:: Your goal ::
Copy out every item below word for word, without changing anything.

Spatial relationship items

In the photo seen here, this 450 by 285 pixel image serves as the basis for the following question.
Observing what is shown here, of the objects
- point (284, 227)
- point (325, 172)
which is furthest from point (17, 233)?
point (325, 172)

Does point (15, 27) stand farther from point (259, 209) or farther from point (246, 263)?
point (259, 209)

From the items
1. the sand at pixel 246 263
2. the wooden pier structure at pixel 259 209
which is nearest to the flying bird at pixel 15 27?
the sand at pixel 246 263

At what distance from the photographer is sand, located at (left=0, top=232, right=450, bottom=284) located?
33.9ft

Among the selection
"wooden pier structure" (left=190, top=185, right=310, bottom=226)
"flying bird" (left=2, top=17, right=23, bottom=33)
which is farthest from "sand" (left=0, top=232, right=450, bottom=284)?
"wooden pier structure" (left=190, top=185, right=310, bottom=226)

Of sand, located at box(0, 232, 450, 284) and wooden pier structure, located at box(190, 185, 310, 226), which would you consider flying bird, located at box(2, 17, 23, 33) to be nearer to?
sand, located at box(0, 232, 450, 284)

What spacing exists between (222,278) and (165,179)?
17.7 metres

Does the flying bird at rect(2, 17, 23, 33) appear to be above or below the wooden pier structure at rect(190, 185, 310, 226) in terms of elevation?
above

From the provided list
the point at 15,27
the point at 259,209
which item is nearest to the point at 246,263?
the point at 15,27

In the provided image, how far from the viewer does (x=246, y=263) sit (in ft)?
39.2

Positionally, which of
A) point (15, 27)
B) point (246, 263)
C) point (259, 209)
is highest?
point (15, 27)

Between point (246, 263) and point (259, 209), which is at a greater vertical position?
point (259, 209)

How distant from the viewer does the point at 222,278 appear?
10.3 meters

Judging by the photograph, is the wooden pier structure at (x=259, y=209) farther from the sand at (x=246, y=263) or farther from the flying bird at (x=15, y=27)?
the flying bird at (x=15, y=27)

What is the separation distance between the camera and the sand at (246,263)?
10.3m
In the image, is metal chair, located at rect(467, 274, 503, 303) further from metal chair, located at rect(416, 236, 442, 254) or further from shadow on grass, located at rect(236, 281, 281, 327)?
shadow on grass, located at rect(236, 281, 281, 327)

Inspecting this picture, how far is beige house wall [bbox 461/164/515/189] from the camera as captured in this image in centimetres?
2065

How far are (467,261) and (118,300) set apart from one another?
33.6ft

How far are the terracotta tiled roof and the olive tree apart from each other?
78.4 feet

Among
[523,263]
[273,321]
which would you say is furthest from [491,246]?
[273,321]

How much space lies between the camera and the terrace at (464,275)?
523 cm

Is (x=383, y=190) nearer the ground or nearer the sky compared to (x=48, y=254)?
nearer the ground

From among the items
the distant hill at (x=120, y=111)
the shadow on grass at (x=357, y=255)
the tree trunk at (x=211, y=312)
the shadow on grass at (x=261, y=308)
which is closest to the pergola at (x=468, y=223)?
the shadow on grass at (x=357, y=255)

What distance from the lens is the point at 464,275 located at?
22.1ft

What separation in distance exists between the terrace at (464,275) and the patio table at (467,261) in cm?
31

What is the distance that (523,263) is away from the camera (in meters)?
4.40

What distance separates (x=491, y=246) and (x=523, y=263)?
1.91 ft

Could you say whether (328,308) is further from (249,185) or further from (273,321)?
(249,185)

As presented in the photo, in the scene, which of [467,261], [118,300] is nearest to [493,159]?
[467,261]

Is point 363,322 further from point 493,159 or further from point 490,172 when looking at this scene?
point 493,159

:: Reply ::
In the photo seen here, this 450 by 285 pixel image serves as the basis for the following question.
Observing what is shown here, of the objects
- point (284, 227)
- point (325, 172)
which is furthest from point (17, 233)?
point (325, 172)

Does point (15, 27) stand farther from point (259, 209) or farther from point (246, 263)?
point (259, 209)

From the items
1. the sand at pixel 246 263
2. the wooden pier structure at pixel 259 209
which is nearest to the flying bird at pixel 15 27?
the sand at pixel 246 263

At what distance from the photographer is sand, located at (left=0, top=232, right=450, bottom=284) located?
33.9ft

Among the selection
"wooden pier structure" (left=190, top=185, right=310, bottom=226)
"flying bird" (left=2, top=17, right=23, bottom=33)
which is farthest from "sand" (left=0, top=232, right=450, bottom=284)?
"wooden pier structure" (left=190, top=185, right=310, bottom=226)

Of sand, located at box(0, 232, 450, 284) and wooden pier structure, located at box(190, 185, 310, 226), which would you consider flying bird, located at box(2, 17, 23, 33) to be nearer to?
sand, located at box(0, 232, 450, 284)

What spacing exists between (222,278) and (165,179)?
17.7 metres

Does the flying bird at rect(2, 17, 23, 33) appear to be above or below the wooden pier structure at rect(190, 185, 310, 226) in terms of elevation?
above

From the provided list
the point at 15,27
the point at 259,209
which item is nearest to the point at 246,263?
the point at 15,27

In the provided image, how far from the viewer does (x=246, y=263) sit (in ft)?
39.2

Positionally, which of
A) point (15, 27)
B) point (246, 263)
C) point (259, 209)
is highest?
point (15, 27)

Between point (246, 263) and point (259, 209), which is at a greater vertical position?
point (259, 209)

How distant from the viewer does the point at 222,278 appear?
10.3 meters

Judging by the photograph, is the wooden pier structure at (x=259, y=209) farther from the sand at (x=246, y=263) or farther from the flying bird at (x=15, y=27)?
the flying bird at (x=15, y=27)

What is the separation distance between the camera and the sand at (246,263)?
10.3m
In the image, is metal chair, located at rect(467, 274, 503, 303) further from metal chair, located at rect(416, 236, 442, 254) or further from shadow on grass, located at rect(236, 281, 281, 327)?
shadow on grass, located at rect(236, 281, 281, 327)

Inspecting this picture, how far is beige house wall [bbox 461/164/515/189] from the camera as captured in this image in centimetres?
2065

How far are (467,261) and (118,300) set apart from one another?
33.6ft

How far are the terracotta tiled roof and the olive tree apart from each other?
78.4 feet

Among
[523,263]
[273,321]
which would you say is furthest from [491,246]?
[273,321]

How much space lies between the camera and the terrace at (464,275)?
523 cm

Is (x=383, y=190) nearer the ground or nearer the sky compared to (x=48, y=254)?
nearer the ground

From among the items
the distant hill at (x=120, y=111)
the shadow on grass at (x=357, y=255)
the tree trunk at (x=211, y=312)
the shadow on grass at (x=261, y=308)
which is closest to the pergola at (x=468, y=223)?
the shadow on grass at (x=357, y=255)

What distance from the lens is the point at 464,275 located at?
22.1ft

What separation in distance exists between the terrace at (464,275) and the patio table at (467,261) in cm?
31

What is the distance that (523,263) is away from the camera (in meters)?
4.40

What distance separates (x=491, y=246) and (x=523, y=263)?
1.91 ft

Could you say whether (328,308) is further from (249,185) or further from (273,321)?
(249,185)

As presented in the photo, in the scene, which of [467,261], [118,300] is nearest to [493,159]?
[467,261]

Is point 363,322 further from point 493,159 or further from point 490,172 when looking at this scene?
point 493,159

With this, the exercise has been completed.